» EXERCISE DETAILS
Can you echo each of the lines below back word for word, without changing anything?

» SOURCE MATERIAL
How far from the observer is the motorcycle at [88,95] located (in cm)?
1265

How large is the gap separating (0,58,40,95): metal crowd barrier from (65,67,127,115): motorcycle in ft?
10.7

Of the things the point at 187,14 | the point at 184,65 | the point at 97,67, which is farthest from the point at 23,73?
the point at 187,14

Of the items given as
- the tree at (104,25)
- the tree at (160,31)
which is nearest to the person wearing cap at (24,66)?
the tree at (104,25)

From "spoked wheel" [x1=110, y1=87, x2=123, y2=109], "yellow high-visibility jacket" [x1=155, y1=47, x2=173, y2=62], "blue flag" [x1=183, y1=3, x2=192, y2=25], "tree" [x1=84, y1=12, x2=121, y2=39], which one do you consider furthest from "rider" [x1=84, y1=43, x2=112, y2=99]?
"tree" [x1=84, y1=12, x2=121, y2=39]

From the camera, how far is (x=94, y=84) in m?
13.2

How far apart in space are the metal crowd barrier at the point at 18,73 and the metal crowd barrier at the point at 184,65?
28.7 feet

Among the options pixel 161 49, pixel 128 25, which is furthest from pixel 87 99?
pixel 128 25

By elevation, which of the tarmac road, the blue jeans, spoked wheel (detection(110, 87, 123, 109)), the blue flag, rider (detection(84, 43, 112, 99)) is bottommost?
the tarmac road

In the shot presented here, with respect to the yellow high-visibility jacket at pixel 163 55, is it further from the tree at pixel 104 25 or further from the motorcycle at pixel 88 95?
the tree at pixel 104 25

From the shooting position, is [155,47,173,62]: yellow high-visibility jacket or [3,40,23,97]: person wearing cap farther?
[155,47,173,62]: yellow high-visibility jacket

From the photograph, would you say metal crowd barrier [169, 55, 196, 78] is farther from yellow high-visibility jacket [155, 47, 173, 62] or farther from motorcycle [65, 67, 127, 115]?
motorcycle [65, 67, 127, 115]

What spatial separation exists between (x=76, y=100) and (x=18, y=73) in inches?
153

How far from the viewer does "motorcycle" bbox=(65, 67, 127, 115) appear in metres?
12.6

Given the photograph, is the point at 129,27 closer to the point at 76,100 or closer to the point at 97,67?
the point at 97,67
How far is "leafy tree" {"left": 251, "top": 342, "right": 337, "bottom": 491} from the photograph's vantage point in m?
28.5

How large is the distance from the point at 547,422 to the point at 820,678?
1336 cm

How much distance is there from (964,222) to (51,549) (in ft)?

» WRITTEN RESPONSE
How far from the observer is the motorcycle at [88,95] located (in cm)?
1265

How large is the gap separating (0,58,40,95): metal crowd barrier from (65,67,127,115): motorcycle in ft?
10.7

Of the things the point at 187,14 | the point at 184,65 | the point at 97,67, which is farthest from the point at 23,73?
the point at 187,14

Of the items given as
- the tree at (104,25)
- the tree at (160,31)
which is nearest to the person wearing cap at (24,66)?
the tree at (104,25)

From "spoked wheel" [x1=110, y1=87, x2=123, y2=109], "yellow high-visibility jacket" [x1=155, y1=47, x2=173, y2=62], "blue flag" [x1=183, y1=3, x2=192, y2=25], "tree" [x1=84, y1=12, x2=121, y2=39], which one do you consider furthest from "rider" [x1=84, y1=43, x2=112, y2=99]?
"tree" [x1=84, y1=12, x2=121, y2=39]

From the camera, how far is (x=94, y=84) in m?
13.2

How far apart in space are the metal crowd barrier at the point at 18,73 and the metal crowd barrier at the point at 184,65?
28.7 feet

Among the options pixel 161 49, pixel 128 25, which is furthest from pixel 87 99?
pixel 128 25

By elevation, which of the tarmac road, the blue jeans, spoked wheel (detection(110, 87, 123, 109)), the blue flag, rider (detection(84, 43, 112, 99)) is bottommost?
the tarmac road

In the shot presented here, with respect to the yellow high-visibility jacket at pixel 163 55, is it further from the tree at pixel 104 25 or further from the motorcycle at pixel 88 95?
the tree at pixel 104 25

From the shooting position, is [155,47,173,62]: yellow high-visibility jacket or [3,40,23,97]: person wearing cap farther?
[155,47,173,62]: yellow high-visibility jacket

From the photograph, would you say metal crowd barrier [169, 55, 196, 78] is farther from yellow high-visibility jacket [155, 47, 173, 62] or farther from motorcycle [65, 67, 127, 115]?
motorcycle [65, 67, 127, 115]

What spatial separation exists between (x=76, y=100) and (x=18, y=73) in inches?
153

How far from the viewer does "motorcycle" bbox=(65, 67, 127, 115) appear in metres?
12.6

Given the photograph, is the point at 129,27 closer to the point at 76,100 or closer to the point at 97,67?
the point at 97,67
How far is "leafy tree" {"left": 251, "top": 342, "right": 337, "bottom": 491} from the photograph's vantage point in m?
28.5

How large is the distance from the point at 547,422 to the point at 820,678?
1336 cm

How much distance is there from (964,222) to (51,549) (in ft)?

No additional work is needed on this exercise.